I will likely be away over the weekend and may not have time to post any recipes, so for today, have a longer one from the 1547 Künstlichs und Nutzlichs Kochbuch. Balthasar Staindl plays with food in a grand tradition:

Jellied Almonds that Can Have any Colours You Want

xviii) Almonds are white by themselves. Make it yellow with saffron and green with parsley. Red can be had from an apothecary. A thing called a coloured cloth (farbtüch) from the apothecary should be taken and boiled, then the water will be red. You can make almond (jelly) with that, but you must boil isinglass in it and mix in a good amount of sugar, just like with the egg cheese.


xix) You make brown colour this way: Take ground almonds and add tart cherry sauce, and the almond (jelly) will turn brown. To make it black, you take cloves, (and?) spice powder (gstüp) and water that has been boiled with isinglass. Boil peas in it and strain the pea broth through a cloth, and sweeten it with sugar. It will turn black.


To Make Red Color

xix) (the number occurs twice) Make it this way: Take water in which isinglass has been boiled, sweeten it, and strain it through a cloth.

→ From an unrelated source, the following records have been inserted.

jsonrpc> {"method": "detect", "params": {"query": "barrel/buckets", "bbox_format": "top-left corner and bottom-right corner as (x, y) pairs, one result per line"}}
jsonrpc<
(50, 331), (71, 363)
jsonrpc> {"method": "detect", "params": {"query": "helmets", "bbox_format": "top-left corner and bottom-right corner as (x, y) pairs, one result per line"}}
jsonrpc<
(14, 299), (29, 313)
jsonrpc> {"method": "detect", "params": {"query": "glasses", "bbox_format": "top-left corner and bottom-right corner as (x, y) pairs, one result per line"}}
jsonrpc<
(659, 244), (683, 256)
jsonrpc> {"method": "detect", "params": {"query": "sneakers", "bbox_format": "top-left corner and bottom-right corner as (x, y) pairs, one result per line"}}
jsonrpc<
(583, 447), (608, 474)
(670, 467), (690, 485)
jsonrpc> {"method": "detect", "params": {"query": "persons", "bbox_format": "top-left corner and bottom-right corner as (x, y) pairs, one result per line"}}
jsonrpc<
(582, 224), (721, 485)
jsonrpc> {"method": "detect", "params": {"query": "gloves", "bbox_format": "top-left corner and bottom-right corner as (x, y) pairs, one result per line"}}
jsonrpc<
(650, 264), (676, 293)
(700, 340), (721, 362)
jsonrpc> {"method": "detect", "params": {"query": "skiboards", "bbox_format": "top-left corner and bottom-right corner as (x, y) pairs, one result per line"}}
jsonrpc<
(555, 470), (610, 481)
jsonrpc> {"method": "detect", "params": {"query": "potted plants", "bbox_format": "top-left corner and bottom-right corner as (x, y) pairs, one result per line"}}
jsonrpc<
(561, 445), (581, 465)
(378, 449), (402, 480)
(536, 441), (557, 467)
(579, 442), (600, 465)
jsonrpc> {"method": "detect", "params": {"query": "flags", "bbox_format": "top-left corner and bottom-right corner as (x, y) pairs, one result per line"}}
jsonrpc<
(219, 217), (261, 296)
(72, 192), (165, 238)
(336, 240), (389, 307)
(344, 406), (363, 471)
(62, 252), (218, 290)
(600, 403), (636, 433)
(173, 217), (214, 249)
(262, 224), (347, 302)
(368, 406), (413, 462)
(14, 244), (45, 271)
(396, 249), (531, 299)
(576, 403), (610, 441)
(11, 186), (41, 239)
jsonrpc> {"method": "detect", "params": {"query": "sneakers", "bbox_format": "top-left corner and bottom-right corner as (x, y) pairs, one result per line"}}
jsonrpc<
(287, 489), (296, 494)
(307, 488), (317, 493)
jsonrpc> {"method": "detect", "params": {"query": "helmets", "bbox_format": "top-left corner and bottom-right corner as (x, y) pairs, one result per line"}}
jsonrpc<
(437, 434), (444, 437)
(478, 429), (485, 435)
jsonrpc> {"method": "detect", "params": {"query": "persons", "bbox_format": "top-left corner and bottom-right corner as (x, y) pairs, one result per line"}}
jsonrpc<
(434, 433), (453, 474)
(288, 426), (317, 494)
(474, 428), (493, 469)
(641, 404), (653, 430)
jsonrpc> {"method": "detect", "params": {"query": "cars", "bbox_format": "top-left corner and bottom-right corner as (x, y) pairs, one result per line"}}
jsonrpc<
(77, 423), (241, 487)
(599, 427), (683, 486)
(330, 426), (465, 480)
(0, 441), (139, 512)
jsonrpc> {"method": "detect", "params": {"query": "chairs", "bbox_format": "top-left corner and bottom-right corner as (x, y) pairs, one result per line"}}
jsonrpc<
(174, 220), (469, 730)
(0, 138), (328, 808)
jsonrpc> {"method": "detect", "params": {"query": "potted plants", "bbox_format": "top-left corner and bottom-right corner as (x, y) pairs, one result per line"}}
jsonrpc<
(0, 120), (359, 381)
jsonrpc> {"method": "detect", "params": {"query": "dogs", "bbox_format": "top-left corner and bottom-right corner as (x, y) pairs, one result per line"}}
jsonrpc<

Then take red color from a sworn (i.e. guilded) apothecary, let the abovementioned water cool, and stir in the color. Pour it soon, as it will gel. You can pour it into any mould you want.


To Make an Almond Cheese that Has as Many Colours as You Want

xx) Make it this way: Pour one of the abovementioned (liquids) into a cup a finger high and let it gel. Afterwards, pour another color into it, not hot, only cold, or they will flow into each other. Pour in as many colors as you want until the cup is full. After it has all boiled and gelled, immerse the cup in hot water, but take it out again soon and turn it out over a bowl and you will have all the colors. Cut the pounded almond (jelly) lengthwise so you see all the colors one after another.

This is an impressive achievement if you can make it work, but it’s not exactly innovative for its day. In fact, there are similar recipes from much earlier sources. Again, Staindl works in the tradition of his forebears, as we should rightly expect from a respectable craftsman.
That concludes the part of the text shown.